Listing:
══════════════════════════════

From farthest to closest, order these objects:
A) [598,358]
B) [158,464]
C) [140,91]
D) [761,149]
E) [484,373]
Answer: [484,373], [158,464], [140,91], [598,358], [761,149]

══════════════════════════════

Stated goal: List each line of the items that contains the word "farthest".

Output for this exercise:
From farthest to closest, order these objects:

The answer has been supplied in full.